Le secteur est en crise. Quels dossiers souhaitez-vous faire avancer durant votre mandat ?

Tous les dossiers sont importants, comme l’eau, le conseil aux agriculteurs. Mais c’est sûr que certains seront mis en avant. Celui qui me tient le plus à cœur, c’est l’installation dans le monde agricole. D’ici 10 ans, environ la moitié des chefs d’exploitation vont prendre leur retraite. Les deux tiers ont plus de 50 ans. La pyramide des âges est assez inquiétante. Donc il nous faut des bras et des cerveaux pour renouveler, rajeunir. La logique à l’œuvre depuis un moment, à savoir le fils reprend l’affaire, ne fonctionne plus. Il y a besoin de plus que ça. Aujourd’hui, pour trois départs en retraite, il y a une installation. Donc on perd beaucoup de fermes. Heureusement, on a des solutions, mais il faut d’abord identifier les freins. L’un d’entre eux, c’est l’accès au foncier. Parmi les solutions, il y a par exemple des répertoires à l’installation : si un agriculteur veut partir à la retraite, il est censé s’inscrire, et si une personne cherche une ferme, elle peut en trouver sur ce répertoire. Cela fait partie des pistes à améliorer. Bien sûr, nous devons en trouver d’autres. Il y a aussi la question de la fiscalité : comment transmettre ce qui est déjà cher ? Parfois, on a l’impression de payer deux fois. Il faut également travailler sur la formation.

Que dire aux jeunes alors, pour les pousser à prendre la relève ?

Que ce métier est superbe, parce que nous sommes attachés au territoire. Et on arrive à en tirer le meilleur. En partant de l’herbe qu’il y a ici, on finit par proposer des consommables aux citoyens. C’est une grande satisfaction. C’est aussi une fierté d’avoir réussi à créer des équipes et des magasins dans ce territoire. Il faut dire aux jeunes que se lancer, c’est faisable.

L’info en plus

La Ferme Des Schallandos produit de l’énergie grâce à des panneaux solaires et une centrale hydro-électrique. Elle est également autonome en chauffage grâce au bois de ses prés.

- _LISTE DES ENREGISTREMENTS_

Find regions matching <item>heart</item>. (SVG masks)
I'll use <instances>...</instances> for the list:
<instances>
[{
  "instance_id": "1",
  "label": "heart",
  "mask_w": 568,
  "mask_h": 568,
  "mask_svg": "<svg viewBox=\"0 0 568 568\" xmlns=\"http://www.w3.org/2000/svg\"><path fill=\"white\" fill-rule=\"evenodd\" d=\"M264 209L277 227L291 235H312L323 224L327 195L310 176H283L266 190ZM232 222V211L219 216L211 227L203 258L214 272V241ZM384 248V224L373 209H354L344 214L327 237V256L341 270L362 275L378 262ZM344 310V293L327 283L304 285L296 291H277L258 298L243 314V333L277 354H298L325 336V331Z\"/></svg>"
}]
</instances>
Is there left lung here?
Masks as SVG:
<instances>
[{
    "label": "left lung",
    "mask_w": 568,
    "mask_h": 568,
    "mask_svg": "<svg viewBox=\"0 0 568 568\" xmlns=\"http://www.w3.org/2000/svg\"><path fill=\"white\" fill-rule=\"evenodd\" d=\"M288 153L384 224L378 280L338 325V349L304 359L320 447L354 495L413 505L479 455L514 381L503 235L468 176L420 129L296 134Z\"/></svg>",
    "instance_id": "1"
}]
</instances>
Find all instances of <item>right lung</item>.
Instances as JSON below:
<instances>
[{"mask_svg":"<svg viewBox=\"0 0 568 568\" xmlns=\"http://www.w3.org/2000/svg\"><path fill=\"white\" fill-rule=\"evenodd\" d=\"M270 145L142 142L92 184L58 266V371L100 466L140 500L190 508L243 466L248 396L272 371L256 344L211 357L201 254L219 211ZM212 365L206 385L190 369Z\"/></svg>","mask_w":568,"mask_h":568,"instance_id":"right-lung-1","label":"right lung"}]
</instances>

- _OBJECTIF DE LA TÂCHE_
Recopiez le passage de l'entretien sur l'agriculture qui s'ouvre sur les mots contenant "Que ce métier" et s'achève sur "lancer, c’est faisable.", en remplaçant "superbe" par "magnifique".

- _RÉPONSE CORRECTE_
Que ce métier est magnifique, parce que nous sommes attachés au territoire. Et on arrive à en tirer le meilleur. En partant de l’herbe qu’il y a ici, on finit par proposer des consommables aux citoyens. C’est une grande satisfaction. C’est aussi une fierté d’avoir réussi à créer des équipes et des magasins dans ce territoire. Il faut dire aux jeunes que se lancer, c’est faisable.